Amazon DynamoDB
Developer Guide (API Version 2012-08-10)

Amazon DynamoDB Encryption at Rest

Amazon DynamoDB offers fully managed encryption at rest. DynamoDB encryption at rest provides enhanced security by encrypting your data at rest using an AWS Key Management Service (AWS KMS) managed encryption key for DynamoDB. This functionality eliminates the operational burden and complexity involved in protecting sensitive data.

To get started with encryption at rest, you need to create a table with encryption at rest enabled.

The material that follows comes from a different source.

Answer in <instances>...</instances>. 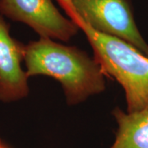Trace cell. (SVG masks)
Masks as SVG:
<instances>
[{"mask_svg": "<svg viewBox=\"0 0 148 148\" xmlns=\"http://www.w3.org/2000/svg\"><path fill=\"white\" fill-rule=\"evenodd\" d=\"M24 63L31 77L43 75L60 83L66 102L77 106L106 89V76L95 58L83 50L49 38L25 45Z\"/></svg>", "mask_w": 148, "mask_h": 148, "instance_id": "1", "label": "cell"}, {"mask_svg": "<svg viewBox=\"0 0 148 148\" xmlns=\"http://www.w3.org/2000/svg\"><path fill=\"white\" fill-rule=\"evenodd\" d=\"M67 16L83 32L94 51V58L106 76L121 85L127 112L148 109V56L118 37L98 32L81 17L71 0H56Z\"/></svg>", "mask_w": 148, "mask_h": 148, "instance_id": "2", "label": "cell"}, {"mask_svg": "<svg viewBox=\"0 0 148 148\" xmlns=\"http://www.w3.org/2000/svg\"><path fill=\"white\" fill-rule=\"evenodd\" d=\"M81 17L98 32L118 37L148 56V44L134 19L129 0H71Z\"/></svg>", "mask_w": 148, "mask_h": 148, "instance_id": "3", "label": "cell"}, {"mask_svg": "<svg viewBox=\"0 0 148 148\" xmlns=\"http://www.w3.org/2000/svg\"><path fill=\"white\" fill-rule=\"evenodd\" d=\"M0 14L31 27L40 38L68 42L79 31L53 0H0Z\"/></svg>", "mask_w": 148, "mask_h": 148, "instance_id": "4", "label": "cell"}, {"mask_svg": "<svg viewBox=\"0 0 148 148\" xmlns=\"http://www.w3.org/2000/svg\"><path fill=\"white\" fill-rule=\"evenodd\" d=\"M25 45L11 36L8 25L0 14V101L11 103L29 95L28 76L22 69Z\"/></svg>", "mask_w": 148, "mask_h": 148, "instance_id": "5", "label": "cell"}, {"mask_svg": "<svg viewBox=\"0 0 148 148\" xmlns=\"http://www.w3.org/2000/svg\"><path fill=\"white\" fill-rule=\"evenodd\" d=\"M112 114L117 131L110 148H148V109L127 112L116 107Z\"/></svg>", "mask_w": 148, "mask_h": 148, "instance_id": "6", "label": "cell"}, {"mask_svg": "<svg viewBox=\"0 0 148 148\" xmlns=\"http://www.w3.org/2000/svg\"><path fill=\"white\" fill-rule=\"evenodd\" d=\"M0 148H8L7 146H6L5 144H4V143L2 141L1 138H0Z\"/></svg>", "mask_w": 148, "mask_h": 148, "instance_id": "7", "label": "cell"}]
</instances>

Encryption at rest can be enabled only when you are creating a new DynamoDB table. Currently, you can't enable encryption at rest on an existing table. After encryption at rest is enabled, it can't be disabled. We recommend that you enable encryption for any tables that contain sensitive data.

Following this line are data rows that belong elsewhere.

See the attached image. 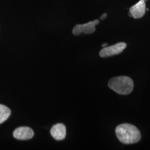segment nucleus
Listing matches in <instances>:
<instances>
[{
	"mask_svg": "<svg viewBox=\"0 0 150 150\" xmlns=\"http://www.w3.org/2000/svg\"><path fill=\"white\" fill-rule=\"evenodd\" d=\"M11 114V110L5 105L0 104V125L5 122Z\"/></svg>",
	"mask_w": 150,
	"mask_h": 150,
	"instance_id": "nucleus-8",
	"label": "nucleus"
},
{
	"mask_svg": "<svg viewBox=\"0 0 150 150\" xmlns=\"http://www.w3.org/2000/svg\"><path fill=\"white\" fill-rule=\"evenodd\" d=\"M100 23L98 20H95L82 25H76L72 30V34L75 36H79L81 33L87 35L92 34L96 30V26Z\"/></svg>",
	"mask_w": 150,
	"mask_h": 150,
	"instance_id": "nucleus-4",
	"label": "nucleus"
},
{
	"mask_svg": "<svg viewBox=\"0 0 150 150\" xmlns=\"http://www.w3.org/2000/svg\"><path fill=\"white\" fill-rule=\"evenodd\" d=\"M51 136L56 141H61L66 138V128L64 124L57 123L54 125L50 129Z\"/></svg>",
	"mask_w": 150,
	"mask_h": 150,
	"instance_id": "nucleus-6",
	"label": "nucleus"
},
{
	"mask_svg": "<svg viewBox=\"0 0 150 150\" xmlns=\"http://www.w3.org/2000/svg\"><path fill=\"white\" fill-rule=\"evenodd\" d=\"M126 43L121 42L116 43L112 46L103 47L100 51V56L102 58H106L117 55L121 54L126 48Z\"/></svg>",
	"mask_w": 150,
	"mask_h": 150,
	"instance_id": "nucleus-3",
	"label": "nucleus"
},
{
	"mask_svg": "<svg viewBox=\"0 0 150 150\" xmlns=\"http://www.w3.org/2000/svg\"><path fill=\"white\" fill-rule=\"evenodd\" d=\"M13 137L18 140H28L34 136V132L32 129L27 126L19 127L13 132Z\"/></svg>",
	"mask_w": 150,
	"mask_h": 150,
	"instance_id": "nucleus-5",
	"label": "nucleus"
},
{
	"mask_svg": "<svg viewBox=\"0 0 150 150\" xmlns=\"http://www.w3.org/2000/svg\"><path fill=\"white\" fill-rule=\"evenodd\" d=\"M108 86L119 95H126L132 92L134 89V81L127 76H118L111 79Z\"/></svg>",
	"mask_w": 150,
	"mask_h": 150,
	"instance_id": "nucleus-2",
	"label": "nucleus"
},
{
	"mask_svg": "<svg viewBox=\"0 0 150 150\" xmlns=\"http://www.w3.org/2000/svg\"><path fill=\"white\" fill-rule=\"evenodd\" d=\"M107 13H103V14H102L101 16H100V20H105L106 17H107Z\"/></svg>",
	"mask_w": 150,
	"mask_h": 150,
	"instance_id": "nucleus-9",
	"label": "nucleus"
},
{
	"mask_svg": "<svg viewBox=\"0 0 150 150\" xmlns=\"http://www.w3.org/2000/svg\"><path fill=\"white\" fill-rule=\"evenodd\" d=\"M144 1H145V2H146V1H147L148 0H144Z\"/></svg>",
	"mask_w": 150,
	"mask_h": 150,
	"instance_id": "nucleus-11",
	"label": "nucleus"
},
{
	"mask_svg": "<svg viewBox=\"0 0 150 150\" xmlns=\"http://www.w3.org/2000/svg\"><path fill=\"white\" fill-rule=\"evenodd\" d=\"M115 132L118 140L126 145L137 143L141 138L139 129L129 123L119 125L116 128Z\"/></svg>",
	"mask_w": 150,
	"mask_h": 150,
	"instance_id": "nucleus-1",
	"label": "nucleus"
},
{
	"mask_svg": "<svg viewBox=\"0 0 150 150\" xmlns=\"http://www.w3.org/2000/svg\"><path fill=\"white\" fill-rule=\"evenodd\" d=\"M107 45H108V44L107 43H103L102 45V47H105L107 46Z\"/></svg>",
	"mask_w": 150,
	"mask_h": 150,
	"instance_id": "nucleus-10",
	"label": "nucleus"
},
{
	"mask_svg": "<svg viewBox=\"0 0 150 150\" xmlns=\"http://www.w3.org/2000/svg\"><path fill=\"white\" fill-rule=\"evenodd\" d=\"M129 12L131 13L132 17L134 19L141 18L144 16L146 12V4L144 0H140L139 2L132 6Z\"/></svg>",
	"mask_w": 150,
	"mask_h": 150,
	"instance_id": "nucleus-7",
	"label": "nucleus"
}]
</instances>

For more information, see Encryption at Rest: How It Works. You can enable encryption at rest using the AWS Management Console, AWS Command Line Interface (AWS CLI), or the Amazon DynamoDB API. For more information, see Enabling Encryption at Rest.

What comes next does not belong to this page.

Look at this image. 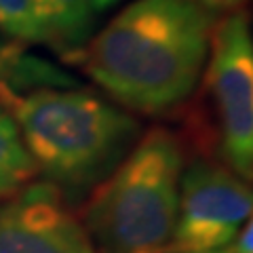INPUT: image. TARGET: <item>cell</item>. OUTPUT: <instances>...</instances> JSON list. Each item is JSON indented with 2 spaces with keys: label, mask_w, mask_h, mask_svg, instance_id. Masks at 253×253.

Currently, encryption at rest is supported in the following AWS Regions:

  • US East (Ohio)

  • US East (N. Virginia)

  • US West (Oregon)

  • US West (N. California)

  • Canada (Central)

  • South America (São Paulo)

  • EU (Ireland)

  • EU (London)

  • EU (Paris)

  • EU (Frankfurt)

  • Asia Pacific (Mumbai)

  • Asia Pacific (Tokyo)

  • Asia Pacific (Seoul)

  • Asia Pacific (Osaka-Local)

  • Asia Pacific (Singapore)

  • Asia Pacific (Sydney)

Encryption at rest is offered at no additional cost (KMS encryption key usage charges apply). For information on pricing, see Amazon DynamoDB Pricing.